In conclusione nel caso di specie , a pagare il risarcimento è Poste Italiane Spa, ma la vicenda risale al concorso bandito nel 1988 quindi prima della privatizzazione (Azienda Poste e Telecomunicazione).
Fatto costitutivo della pretesa dell’attrice era la sua qualità di avente diritto all’assunzione privilegiata ex legge 482 del 68 che se riconosciuto avrebbe fatto si che la stessa venisse fin da subito assunta alle Poste anziché attendere 11 anni. Il diritto leso dal fatto illecito di Poste Italiane era il “diritto all’assunzione”, e non il “diritto alla retribuzione”. La lesione del diritto all’assunzione, presupposto del danno , ha provocato per conseguenza la perduta possibilità di guadagnare, e il danno da perduta possibilità di guadagnare (lucro cessante ) va commisurato in via equitativa alle retribuzione perdute medio tempore.Tale pregiudizio deve essere determinato, senza necessità di una specifica prova da parte del lavoratore, sulla base del complesso retributivo che il richiedente avrebbe potuto conseguire, ove tempestivamente assunto, salvo che il datore di lavoro provi che, nelle more, il lavoratore abbia avuto un’altra attività lavorativa.

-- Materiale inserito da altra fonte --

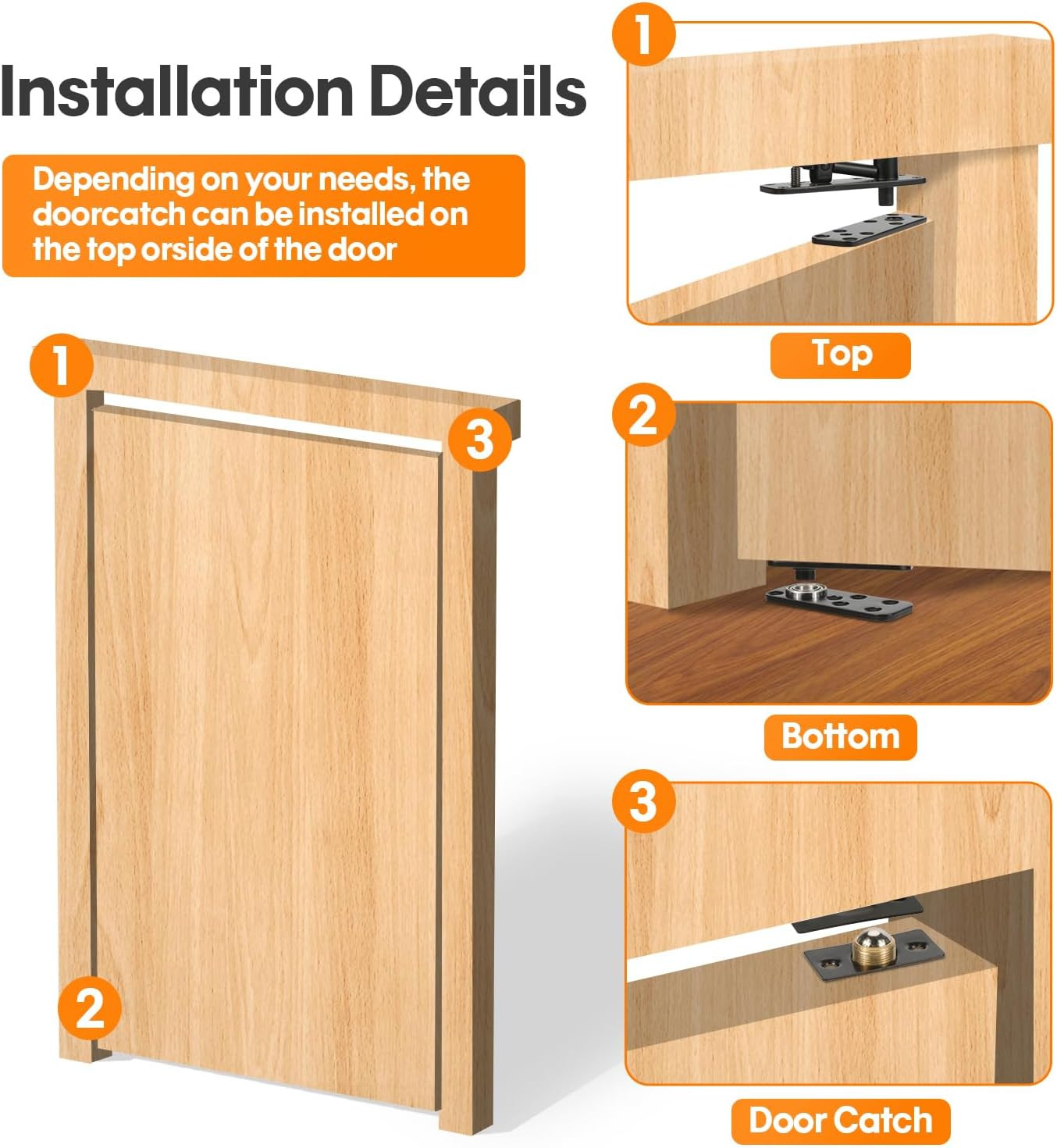 Installation Details

Depending on your needs, the doorcatch can be installed on the top orside of the door

1

3

2

1

Top

2

Bottom

3

Door Catch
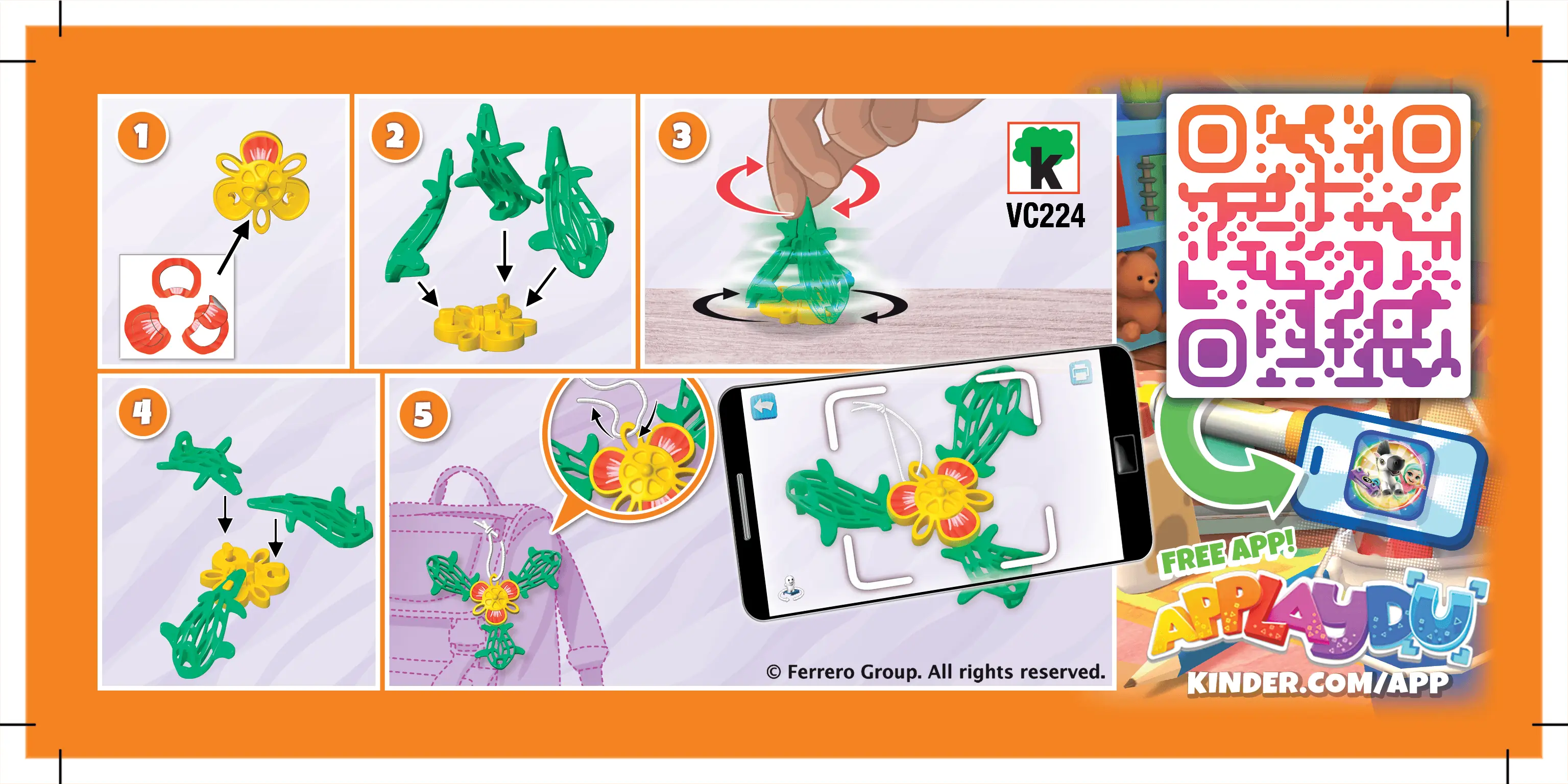 1

2

3

k
VC224

4

5

© Ferrero Group. All rights reserved.

FREE APP!
APPLAYDU
KINDER.COM/APP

A maggiore ragione l’ormai risalente ma consolidato principio giurisprudenziale ritiene il datore di lavoro , che ritardi ingiustificatamente l’assunzione del lavoratore – vincitore di un concorso da esso indetto – obbligato al risarcimento del danno da questi subito, ravvisabile nelle retribuzioni perdute a far data dalla domanda di assunzione (da ultimo Cass. civ. S.U. 4 aprile 2017 n. 8687). Secondo la Corte, chi vince un concorso pubblico, indipendentemente dalla nomina, acquisisce un vero e proprio diritto all’assunzione da parte dell’amministrazione che ha pubblicato il bando di concorso. La sua aspettativa di ottenere un’entrata economica fissa, grazie allo stipendio da dipendente, va quindi tutelata.